本研究使用的分析數據如下:政大逐時用電量、台北逐時氣溫以及倫敦金屬交易所(London Metal Exchange)的月平均黃金價格。透過經驗模態分解法(EMD),我們可以將分析數據拆解成數個互相獨立的分量,再藉由統計值選出較重要的分量並分析其意義。逐時用電量的重要分量為日分量、週分量與趨勢;逐時氣溫的重要分量為日分量與趨勢;月平均黃金價格的重要分量則是低頻分量與趨勢。
藉由這些重要分量,我們可以更加了解原始數據震盪的特性,並且選出合理的平均週期將所有的分量分組,做更進一步的分析。逐時用電量與逐時氣溫分成高頻、中頻、低頻與趨勢四組,其中低頻與趨勢相加的組合具有最高的相關性。月平均黃金價格則是分為高頻、低頻與趨勢三組,其中高頻表現出供需以及突發事件等短週期因素,低頻與歷史上對經濟有重大影響的事件相對應,趨勢則是反應出通貨膨脹的現象。 / There are two main separated researched purposes in this thesis. First one is comparing the correlation between electricity consumption and temperature in NCCU. Another one is analyzing the properties of gold price volatility. The methods used in the study are Hilbert-Huang transform (HHT) and some statistical measures.
The following original data: hourly electricity consumption in NCCU, hourly temperature in Taipei, and the LME monthly gold prices are decomposed into several components by empirical mode decomposition (EMD). We can ascertain the significant components and analyze their meanings or properties by statistical measures. The significant components of each data are shown as follows: daily component, weekly component and residue for hourly electricity consumption; daily component and residue for hourly temperature; low frequency components and residue for the LME monthly gold prices.
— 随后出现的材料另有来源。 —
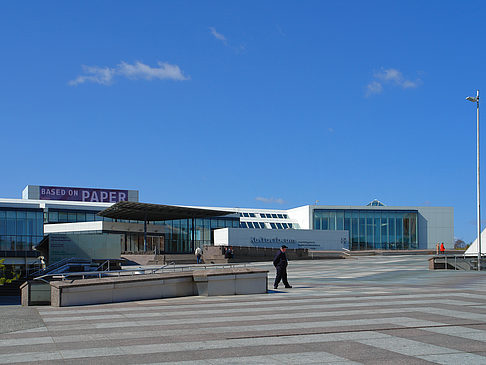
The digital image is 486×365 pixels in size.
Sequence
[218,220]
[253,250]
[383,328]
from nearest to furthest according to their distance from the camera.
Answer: [383,328], [253,250], [218,220]

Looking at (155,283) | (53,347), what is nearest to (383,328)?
(53,347)

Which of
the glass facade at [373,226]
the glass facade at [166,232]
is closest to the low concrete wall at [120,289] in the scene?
the glass facade at [166,232]

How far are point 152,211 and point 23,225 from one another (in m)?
16.0

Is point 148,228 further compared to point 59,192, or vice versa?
point 59,192

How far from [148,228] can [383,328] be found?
60219 millimetres

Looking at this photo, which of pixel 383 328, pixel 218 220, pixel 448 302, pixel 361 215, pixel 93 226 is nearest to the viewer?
pixel 383 328

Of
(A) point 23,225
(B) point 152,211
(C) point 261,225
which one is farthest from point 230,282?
(C) point 261,225

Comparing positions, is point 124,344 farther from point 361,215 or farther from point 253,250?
point 361,215

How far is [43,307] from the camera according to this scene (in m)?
14.8

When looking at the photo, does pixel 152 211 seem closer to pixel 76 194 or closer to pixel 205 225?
pixel 205 225

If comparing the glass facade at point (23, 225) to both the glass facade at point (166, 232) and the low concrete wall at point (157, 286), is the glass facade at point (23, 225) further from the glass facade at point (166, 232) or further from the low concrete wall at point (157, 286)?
the low concrete wall at point (157, 286)

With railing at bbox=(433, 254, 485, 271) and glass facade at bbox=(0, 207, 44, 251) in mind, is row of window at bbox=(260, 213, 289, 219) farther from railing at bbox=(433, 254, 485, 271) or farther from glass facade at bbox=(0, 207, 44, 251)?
railing at bbox=(433, 254, 485, 271)

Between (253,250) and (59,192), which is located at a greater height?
(59,192)

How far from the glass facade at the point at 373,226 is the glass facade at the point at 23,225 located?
37.8m
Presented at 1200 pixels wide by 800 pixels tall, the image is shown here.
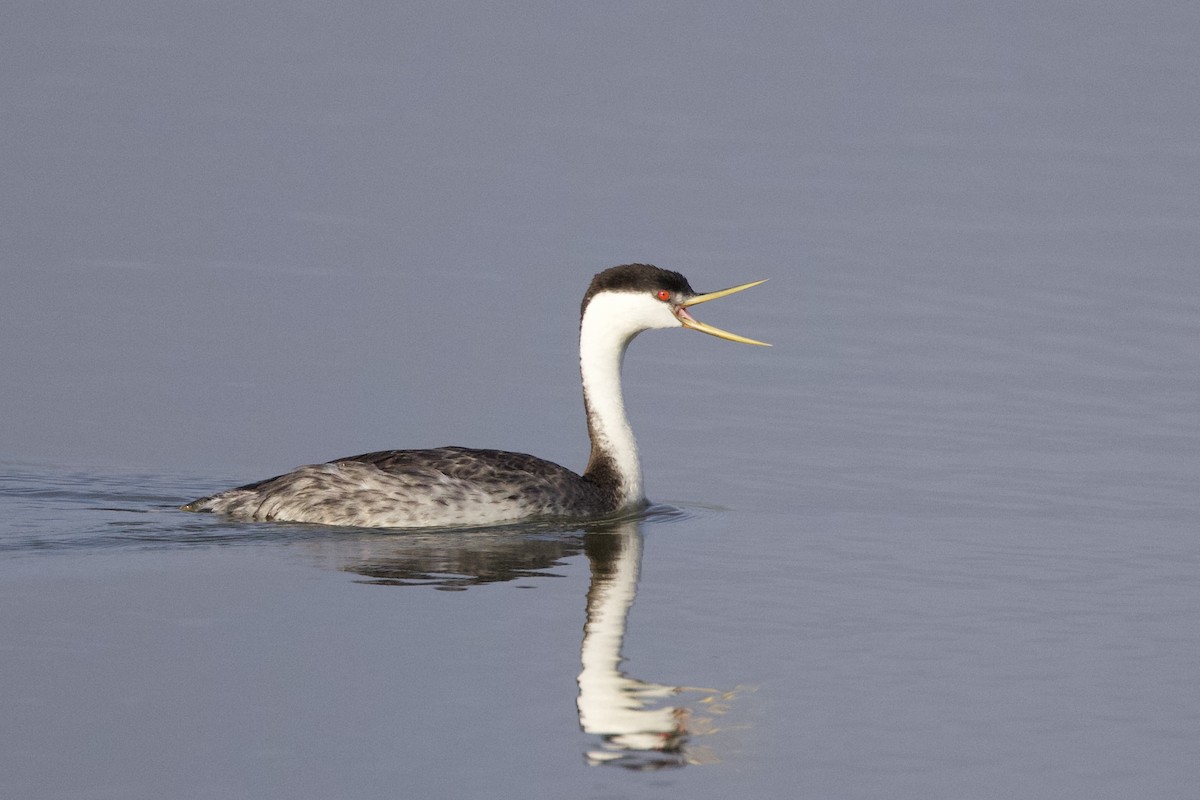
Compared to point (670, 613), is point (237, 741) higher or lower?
lower

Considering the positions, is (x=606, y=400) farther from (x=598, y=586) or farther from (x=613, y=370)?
(x=598, y=586)

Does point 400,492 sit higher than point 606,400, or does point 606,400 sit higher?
point 606,400

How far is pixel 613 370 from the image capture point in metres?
15.0

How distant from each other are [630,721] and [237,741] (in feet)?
6.02

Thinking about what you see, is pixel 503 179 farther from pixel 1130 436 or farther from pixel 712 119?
pixel 1130 436

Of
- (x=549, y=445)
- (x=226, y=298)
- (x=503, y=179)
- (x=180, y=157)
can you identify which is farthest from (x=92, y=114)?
(x=549, y=445)

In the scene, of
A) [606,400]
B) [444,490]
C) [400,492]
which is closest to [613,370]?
[606,400]

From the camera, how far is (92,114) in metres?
25.5

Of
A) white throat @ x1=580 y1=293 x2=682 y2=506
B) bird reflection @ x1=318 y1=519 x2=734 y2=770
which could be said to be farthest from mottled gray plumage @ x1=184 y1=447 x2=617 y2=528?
white throat @ x1=580 y1=293 x2=682 y2=506

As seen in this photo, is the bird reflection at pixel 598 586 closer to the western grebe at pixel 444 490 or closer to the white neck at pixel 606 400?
the western grebe at pixel 444 490

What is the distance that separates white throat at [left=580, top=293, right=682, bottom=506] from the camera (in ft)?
48.2

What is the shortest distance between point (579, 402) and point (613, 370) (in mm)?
2031

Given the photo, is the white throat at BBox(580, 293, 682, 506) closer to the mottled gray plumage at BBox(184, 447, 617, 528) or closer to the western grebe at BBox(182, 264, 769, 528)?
the western grebe at BBox(182, 264, 769, 528)

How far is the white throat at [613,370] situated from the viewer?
48.2ft
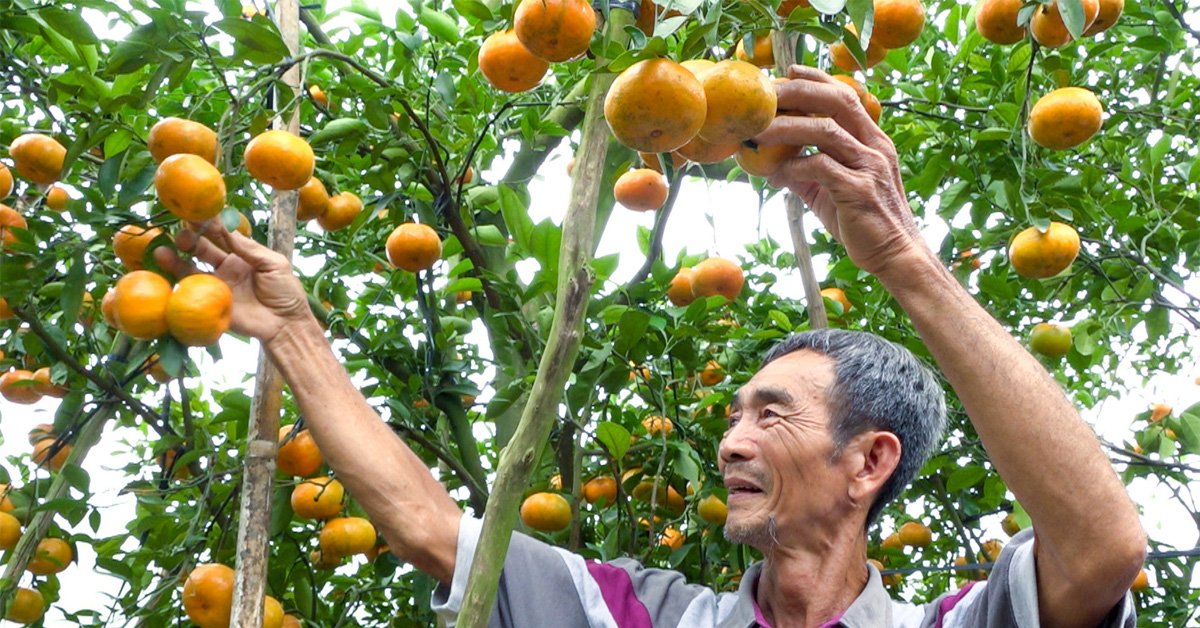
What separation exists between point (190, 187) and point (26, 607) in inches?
63.5

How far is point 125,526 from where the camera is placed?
2.94 m

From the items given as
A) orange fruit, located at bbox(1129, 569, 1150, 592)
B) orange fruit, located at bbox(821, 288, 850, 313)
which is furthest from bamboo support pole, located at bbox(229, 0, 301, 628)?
orange fruit, located at bbox(1129, 569, 1150, 592)

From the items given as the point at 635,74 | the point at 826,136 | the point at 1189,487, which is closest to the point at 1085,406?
the point at 1189,487

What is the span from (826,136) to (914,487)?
6.71 ft

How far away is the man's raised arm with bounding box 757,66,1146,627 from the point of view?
1459mm

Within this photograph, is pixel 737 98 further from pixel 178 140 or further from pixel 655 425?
pixel 655 425

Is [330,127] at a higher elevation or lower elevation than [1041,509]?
higher

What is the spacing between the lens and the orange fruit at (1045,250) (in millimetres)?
2240

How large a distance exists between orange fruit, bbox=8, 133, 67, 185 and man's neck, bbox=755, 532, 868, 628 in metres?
1.44

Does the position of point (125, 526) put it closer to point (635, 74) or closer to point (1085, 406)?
point (635, 74)

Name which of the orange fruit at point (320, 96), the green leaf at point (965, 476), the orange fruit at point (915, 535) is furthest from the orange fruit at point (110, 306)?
the orange fruit at point (915, 535)

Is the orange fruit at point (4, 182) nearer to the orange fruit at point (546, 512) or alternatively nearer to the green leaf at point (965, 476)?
the orange fruit at point (546, 512)

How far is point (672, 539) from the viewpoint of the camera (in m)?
3.10

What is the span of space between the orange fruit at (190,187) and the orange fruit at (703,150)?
60 cm
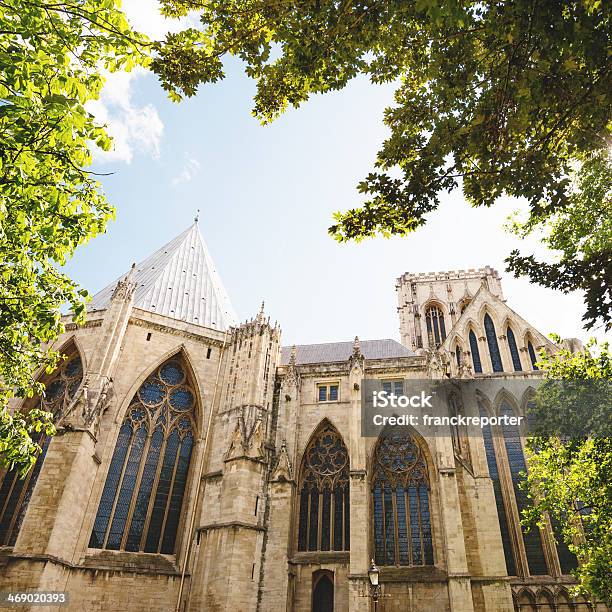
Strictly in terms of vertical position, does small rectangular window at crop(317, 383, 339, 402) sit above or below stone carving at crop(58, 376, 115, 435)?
above

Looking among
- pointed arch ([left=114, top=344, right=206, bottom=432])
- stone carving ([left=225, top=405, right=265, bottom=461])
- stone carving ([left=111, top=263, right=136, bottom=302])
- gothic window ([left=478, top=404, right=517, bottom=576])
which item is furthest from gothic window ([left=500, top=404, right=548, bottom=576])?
stone carving ([left=111, top=263, right=136, bottom=302])

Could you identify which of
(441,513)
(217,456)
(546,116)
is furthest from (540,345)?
(546,116)

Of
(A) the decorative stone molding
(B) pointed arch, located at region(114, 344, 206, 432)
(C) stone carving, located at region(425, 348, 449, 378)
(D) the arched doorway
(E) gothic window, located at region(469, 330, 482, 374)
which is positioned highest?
(E) gothic window, located at region(469, 330, 482, 374)

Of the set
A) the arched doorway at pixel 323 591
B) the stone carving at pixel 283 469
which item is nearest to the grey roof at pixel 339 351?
the stone carving at pixel 283 469

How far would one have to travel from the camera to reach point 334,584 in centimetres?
1658

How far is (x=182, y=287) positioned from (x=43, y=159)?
59.3 feet

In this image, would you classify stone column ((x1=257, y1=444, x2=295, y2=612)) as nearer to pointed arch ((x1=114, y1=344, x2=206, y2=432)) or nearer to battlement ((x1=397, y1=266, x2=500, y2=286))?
pointed arch ((x1=114, y1=344, x2=206, y2=432))

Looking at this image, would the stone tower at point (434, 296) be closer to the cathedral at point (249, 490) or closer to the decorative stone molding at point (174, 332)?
the cathedral at point (249, 490)

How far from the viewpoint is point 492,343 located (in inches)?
965

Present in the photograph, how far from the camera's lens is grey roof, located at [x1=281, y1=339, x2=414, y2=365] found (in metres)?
26.4

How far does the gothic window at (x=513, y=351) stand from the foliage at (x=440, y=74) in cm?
1802

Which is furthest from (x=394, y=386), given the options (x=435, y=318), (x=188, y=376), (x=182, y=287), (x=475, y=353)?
(x=435, y=318)

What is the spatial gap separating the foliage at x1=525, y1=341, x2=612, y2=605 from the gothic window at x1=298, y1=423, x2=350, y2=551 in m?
7.23

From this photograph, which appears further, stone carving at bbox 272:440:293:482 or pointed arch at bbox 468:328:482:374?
pointed arch at bbox 468:328:482:374
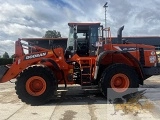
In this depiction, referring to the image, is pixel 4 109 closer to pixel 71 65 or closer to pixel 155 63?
pixel 71 65

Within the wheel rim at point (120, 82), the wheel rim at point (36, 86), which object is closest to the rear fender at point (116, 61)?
the wheel rim at point (120, 82)

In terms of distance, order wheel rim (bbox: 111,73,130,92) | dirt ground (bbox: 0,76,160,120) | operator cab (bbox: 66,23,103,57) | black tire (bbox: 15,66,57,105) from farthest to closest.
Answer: operator cab (bbox: 66,23,103,57) < wheel rim (bbox: 111,73,130,92) < black tire (bbox: 15,66,57,105) < dirt ground (bbox: 0,76,160,120)

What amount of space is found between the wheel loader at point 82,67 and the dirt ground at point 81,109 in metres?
0.54

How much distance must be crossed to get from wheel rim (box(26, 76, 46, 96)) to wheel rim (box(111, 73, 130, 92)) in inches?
95.0

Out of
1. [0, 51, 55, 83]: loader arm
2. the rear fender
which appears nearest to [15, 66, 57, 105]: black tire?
[0, 51, 55, 83]: loader arm

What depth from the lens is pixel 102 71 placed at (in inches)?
390

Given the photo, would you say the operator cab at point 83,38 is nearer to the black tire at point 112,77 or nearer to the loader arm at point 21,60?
the loader arm at point 21,60

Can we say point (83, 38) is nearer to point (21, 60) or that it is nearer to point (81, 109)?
point (21, 60)

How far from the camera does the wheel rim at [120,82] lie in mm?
9461

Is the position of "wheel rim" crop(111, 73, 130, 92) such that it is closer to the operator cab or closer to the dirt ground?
the dirt ground

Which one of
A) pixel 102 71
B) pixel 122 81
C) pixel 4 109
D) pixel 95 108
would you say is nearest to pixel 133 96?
pixel 122 81

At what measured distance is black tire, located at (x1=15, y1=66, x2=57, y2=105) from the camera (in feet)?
29.6

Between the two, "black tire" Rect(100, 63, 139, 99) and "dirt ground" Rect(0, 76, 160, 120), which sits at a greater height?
"black tire" Rect(100, 63, 139, 99)

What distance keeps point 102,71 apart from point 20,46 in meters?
3.11
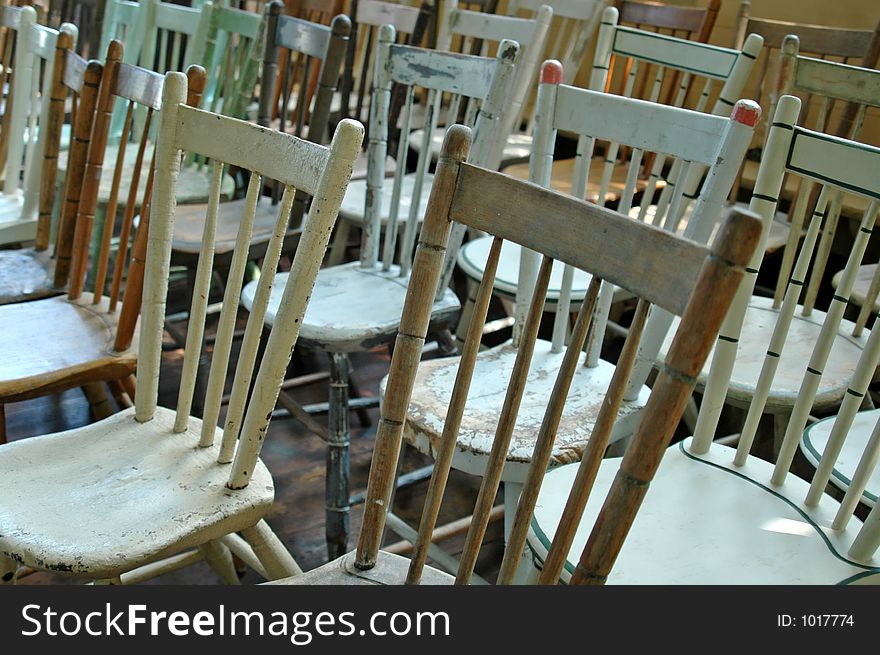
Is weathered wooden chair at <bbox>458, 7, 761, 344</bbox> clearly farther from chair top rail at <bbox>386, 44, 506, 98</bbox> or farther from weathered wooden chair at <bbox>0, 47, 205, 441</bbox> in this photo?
weathered wooden chair at <bbox>0, 47, 205, 441</bbox>

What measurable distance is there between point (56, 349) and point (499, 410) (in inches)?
29.4

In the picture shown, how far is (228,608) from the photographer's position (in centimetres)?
84

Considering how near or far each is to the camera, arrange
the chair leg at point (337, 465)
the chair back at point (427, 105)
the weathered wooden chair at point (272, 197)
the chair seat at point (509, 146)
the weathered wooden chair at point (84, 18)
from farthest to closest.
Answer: the weathered wooden chair at point (84, 18) → the chair seat at point (509, 146) → the weathered wooden chair at point (272, 197) → the chair leg at point (337, 465) → the chair back at point (427, 105)

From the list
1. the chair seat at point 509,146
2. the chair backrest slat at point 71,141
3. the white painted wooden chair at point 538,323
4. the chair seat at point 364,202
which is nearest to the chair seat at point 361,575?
the white painted wooden chair at point 538,323

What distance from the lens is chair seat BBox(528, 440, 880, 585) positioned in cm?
93

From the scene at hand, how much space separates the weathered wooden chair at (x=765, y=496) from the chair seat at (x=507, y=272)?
20.4 inches

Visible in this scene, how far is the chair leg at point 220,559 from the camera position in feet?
4.56

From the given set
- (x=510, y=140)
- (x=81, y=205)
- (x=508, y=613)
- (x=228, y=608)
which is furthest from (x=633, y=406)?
(x=510, y=140)

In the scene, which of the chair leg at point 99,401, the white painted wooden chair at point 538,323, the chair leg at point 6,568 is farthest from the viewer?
the chair leg at point 99,401

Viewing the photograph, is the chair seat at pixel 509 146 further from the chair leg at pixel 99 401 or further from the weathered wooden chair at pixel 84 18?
the chair leg at pixel 99 401

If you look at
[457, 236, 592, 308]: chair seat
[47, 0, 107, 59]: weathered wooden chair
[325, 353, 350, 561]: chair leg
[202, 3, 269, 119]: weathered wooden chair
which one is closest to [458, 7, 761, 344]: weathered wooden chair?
[457, 236, 592, 308]: chair seat

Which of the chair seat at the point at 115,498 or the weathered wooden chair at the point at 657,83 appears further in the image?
the weathered wooden chair at the point at 657,83

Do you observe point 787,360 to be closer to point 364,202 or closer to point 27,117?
point 364,202

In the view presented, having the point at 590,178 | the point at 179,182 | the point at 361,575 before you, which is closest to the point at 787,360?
the point at 361,575
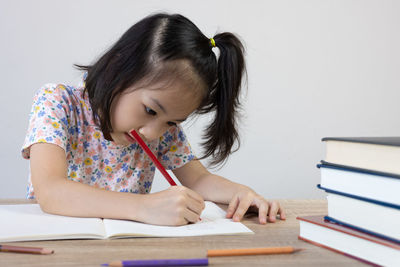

We can understand more properties about these data according to the significant components, and dividing the components into several terms based on reasonable mean period. The components of hourly electricity consumption and hourly temperature are divided into high, mid, low frequency terms and trends, and the composition of low frequency terms and trends have the highest correlation between them. The components of LME monthly gold prices are divided into high, low frequency term and trend. High frequency term reveals the supply-demand and abrupt events. The low frequency term represents the significant events affecting economy seriously, and trend shows the inflation in the long run.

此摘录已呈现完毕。